Saramago writes at stream of consciousness pace with no chapters in some novels, few paragraph breaks, no quotation break-outs, and with sentences mostly comma-ed off. An example:
The idea of the letter came up in the conversation, Yes, but youre not expecting me to believe that you had the idea while we were talking, No, I had thought about it vaguely before, Vaguely, Yes, vaguely, Listen Maximo, Yes, my love, Go ahead and write the letter, Thanks so much for saying yes.
Believe it or not, once you get used to it, you are dragged along with astonishing speed and even when the content rebuffs your interest, as it does in the long central passages of The Double, the style somehow keeps you going.
As with earlier novels like The Cave, All the Names and The Gospel According To Jesus Christ, the style is rivetingly successful. Readers surf along on the words, buoyed by ideas, enlightening self-analysis and wonderful characterisation, but The Double doesn't have the same substance, or a large enough cast of characters.

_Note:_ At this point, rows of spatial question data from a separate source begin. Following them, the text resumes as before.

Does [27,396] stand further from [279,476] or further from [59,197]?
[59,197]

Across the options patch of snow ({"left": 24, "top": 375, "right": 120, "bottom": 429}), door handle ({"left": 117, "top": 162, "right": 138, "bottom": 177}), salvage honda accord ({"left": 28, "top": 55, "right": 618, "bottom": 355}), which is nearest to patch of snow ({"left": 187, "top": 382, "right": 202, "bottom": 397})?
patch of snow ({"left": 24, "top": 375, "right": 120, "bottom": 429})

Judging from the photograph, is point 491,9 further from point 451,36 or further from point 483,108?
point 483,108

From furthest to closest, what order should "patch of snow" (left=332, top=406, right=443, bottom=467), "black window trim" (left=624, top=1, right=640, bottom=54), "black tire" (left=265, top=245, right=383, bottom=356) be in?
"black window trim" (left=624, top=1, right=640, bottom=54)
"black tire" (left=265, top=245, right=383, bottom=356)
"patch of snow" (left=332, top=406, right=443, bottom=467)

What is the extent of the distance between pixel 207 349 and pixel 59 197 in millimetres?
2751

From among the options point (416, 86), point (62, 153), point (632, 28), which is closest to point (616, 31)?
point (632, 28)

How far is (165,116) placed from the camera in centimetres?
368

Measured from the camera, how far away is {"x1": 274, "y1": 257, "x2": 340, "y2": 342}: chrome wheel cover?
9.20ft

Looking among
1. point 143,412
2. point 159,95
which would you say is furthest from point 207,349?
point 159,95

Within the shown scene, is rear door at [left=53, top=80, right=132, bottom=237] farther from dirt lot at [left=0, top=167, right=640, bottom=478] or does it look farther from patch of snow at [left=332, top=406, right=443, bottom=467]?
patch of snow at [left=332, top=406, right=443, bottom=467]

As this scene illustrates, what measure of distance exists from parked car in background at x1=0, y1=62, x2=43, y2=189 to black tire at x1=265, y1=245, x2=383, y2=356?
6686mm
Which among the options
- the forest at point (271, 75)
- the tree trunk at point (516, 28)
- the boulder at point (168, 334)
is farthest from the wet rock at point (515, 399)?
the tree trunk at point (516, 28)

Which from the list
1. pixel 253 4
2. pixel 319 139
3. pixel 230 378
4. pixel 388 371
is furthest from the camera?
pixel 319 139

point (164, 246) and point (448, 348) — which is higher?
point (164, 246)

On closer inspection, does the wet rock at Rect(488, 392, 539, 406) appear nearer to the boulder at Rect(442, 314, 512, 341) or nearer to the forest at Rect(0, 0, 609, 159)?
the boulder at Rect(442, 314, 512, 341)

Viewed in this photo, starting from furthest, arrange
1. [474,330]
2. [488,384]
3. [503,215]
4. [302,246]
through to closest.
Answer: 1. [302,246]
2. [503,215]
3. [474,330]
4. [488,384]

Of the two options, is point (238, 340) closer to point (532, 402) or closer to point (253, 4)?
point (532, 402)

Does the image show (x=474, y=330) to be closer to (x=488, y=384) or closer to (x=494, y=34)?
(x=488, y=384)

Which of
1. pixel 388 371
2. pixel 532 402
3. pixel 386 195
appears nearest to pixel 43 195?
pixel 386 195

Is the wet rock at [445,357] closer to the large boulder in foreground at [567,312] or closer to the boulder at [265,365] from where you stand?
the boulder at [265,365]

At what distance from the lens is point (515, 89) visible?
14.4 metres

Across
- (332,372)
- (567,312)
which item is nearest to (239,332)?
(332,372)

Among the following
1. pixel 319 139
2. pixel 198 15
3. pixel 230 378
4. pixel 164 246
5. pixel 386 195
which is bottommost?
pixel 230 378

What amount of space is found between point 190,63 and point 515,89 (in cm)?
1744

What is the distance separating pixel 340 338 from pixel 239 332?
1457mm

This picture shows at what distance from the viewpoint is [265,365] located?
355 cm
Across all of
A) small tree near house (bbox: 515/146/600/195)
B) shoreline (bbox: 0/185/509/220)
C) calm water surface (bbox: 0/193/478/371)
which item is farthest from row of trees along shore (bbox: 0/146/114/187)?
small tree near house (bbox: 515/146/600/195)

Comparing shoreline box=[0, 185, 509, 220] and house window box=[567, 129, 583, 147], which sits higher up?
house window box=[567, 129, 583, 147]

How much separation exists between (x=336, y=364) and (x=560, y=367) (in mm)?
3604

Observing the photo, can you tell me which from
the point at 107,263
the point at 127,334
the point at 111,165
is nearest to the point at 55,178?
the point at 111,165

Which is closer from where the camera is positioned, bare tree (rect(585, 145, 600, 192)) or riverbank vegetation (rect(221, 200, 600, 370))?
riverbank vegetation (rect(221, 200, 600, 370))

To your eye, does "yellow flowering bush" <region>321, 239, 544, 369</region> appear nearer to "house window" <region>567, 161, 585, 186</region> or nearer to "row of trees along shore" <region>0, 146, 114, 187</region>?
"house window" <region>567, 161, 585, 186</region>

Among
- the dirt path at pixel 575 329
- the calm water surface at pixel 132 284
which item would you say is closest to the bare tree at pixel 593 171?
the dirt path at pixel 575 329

Like all of Saramago's stories it is strongly allegorical, this time about the fragility of identity. A history teacher, Tertuliano Maximo Afonso, watches a video and in it he sees an actor who looks and sounds exactly like him. Close scrutiny of a series of films reveals the actor even has moles in the same place, and the same accident scar on his knee. Afonso become obsessed with the need to meet the actor. He does and the entanglement that follows has the elements of a thriller, as the double's wife and Afonso's girlfriend are pulled, fatally, into the drama.
So The Double has a brilliant start, but readers' stamina is unnecessarily tested before the story comes to a compelling final section. If you start with The Double you may well be put off one of the finest novelists of our time. Far better to try All the Names or The Cave first.